Various methods for sample size determination in CRTs exist,2,3 which all rely on estimation of the ICC. In practice, ICC estimates are typically based on pilot studies, but these are often too small to provide precise and reliable estimates. 4 An alternative simple approach is to use a conservative estimate of the ICC (e.g. the upper confidence interval limit) in the sample size calculation. 5 However, this can lead to over-powered and unnecessarily large trials. A more reliable method is to combine ICC estimates from multiple sources, such as previous trials or databases listing ICC estimates, 6 and use information on patterns in ICCs. 7 This raises further issues such as how to effectively combine the ICC estimates, how to adequately reflect their varying degrees of relevance to the planned trial and how to capture the uncertainty in the individual ICC estimates. 8 It was suggested to consider integrating over a range of possible ICC values, determined by confidence intervals obtained using methods in the study by Ukoumunne, 9 to provide an ‘average’ sample size with respect to the ICC. However, this does not consider the uncertainty present in other design parameters, such as the treatment effect and variability of the outcome measures. Furthermore, it assumes that each value of the ICC is equally likely. Other approaches to deal with uncertainty in the ICC include sample size re-estimation10,11 and robust designs, such as maximin designs. 12 For the latter approach, a range rather than a prior is used for the ICC.

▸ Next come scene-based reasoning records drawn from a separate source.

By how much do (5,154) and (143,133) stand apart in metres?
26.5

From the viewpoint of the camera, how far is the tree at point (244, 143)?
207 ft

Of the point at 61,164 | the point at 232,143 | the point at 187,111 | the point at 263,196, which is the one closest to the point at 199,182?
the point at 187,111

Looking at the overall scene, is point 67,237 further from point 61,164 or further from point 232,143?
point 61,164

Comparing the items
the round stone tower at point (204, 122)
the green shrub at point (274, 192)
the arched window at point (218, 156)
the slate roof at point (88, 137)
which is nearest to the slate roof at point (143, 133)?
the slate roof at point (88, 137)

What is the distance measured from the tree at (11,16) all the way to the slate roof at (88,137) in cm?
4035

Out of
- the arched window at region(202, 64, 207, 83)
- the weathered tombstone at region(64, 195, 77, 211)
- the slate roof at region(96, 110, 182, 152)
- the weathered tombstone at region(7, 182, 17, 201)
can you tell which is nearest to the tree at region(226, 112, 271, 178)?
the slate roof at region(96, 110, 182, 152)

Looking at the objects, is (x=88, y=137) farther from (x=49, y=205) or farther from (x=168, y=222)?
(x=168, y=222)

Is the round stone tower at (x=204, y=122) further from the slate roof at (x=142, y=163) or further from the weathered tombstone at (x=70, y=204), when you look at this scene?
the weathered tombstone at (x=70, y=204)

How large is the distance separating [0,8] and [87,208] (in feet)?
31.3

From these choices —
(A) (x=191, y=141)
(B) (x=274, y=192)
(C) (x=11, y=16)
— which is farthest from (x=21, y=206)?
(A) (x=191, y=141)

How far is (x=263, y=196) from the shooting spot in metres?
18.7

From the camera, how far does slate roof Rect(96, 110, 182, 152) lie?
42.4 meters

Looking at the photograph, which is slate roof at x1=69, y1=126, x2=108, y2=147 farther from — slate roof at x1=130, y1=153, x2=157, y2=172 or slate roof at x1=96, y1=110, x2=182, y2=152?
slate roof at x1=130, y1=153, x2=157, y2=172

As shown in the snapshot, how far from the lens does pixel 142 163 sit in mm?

Utilising a Bayesian approach for the trial design, in which prior distributions are assigned to the unknown design parameters such as the ICC, could further circumvent these issues and is particularly useful in settings where ICC estimates are not readily available. In the CRT literature, prior distributions for the ICC have been proposed based on subjective beliefs 13 and single or multiple ICC estimates, 14 which may be weighted by relevance of outcomes and patient population. 15 These are used to estimate a distribution for the power of the planned trial for a given sample size. Within the Bayesian framework, uncertainty in other design parameters can be incorporated into the sample size calculation in a similar way, and the relative likelihood of different parameter values is encompassed through specification of the prior distribution. For example, Sarkodie et al. 16 assigned a prior to the overall standard deviation, in addition to the ICC, then described a ‘hybrid’ approach to determine the sample size required to attain a desired ‘expected power’, defined as a weighted average of the probability that the null hypothesis is rejected (with weights determined by the priors).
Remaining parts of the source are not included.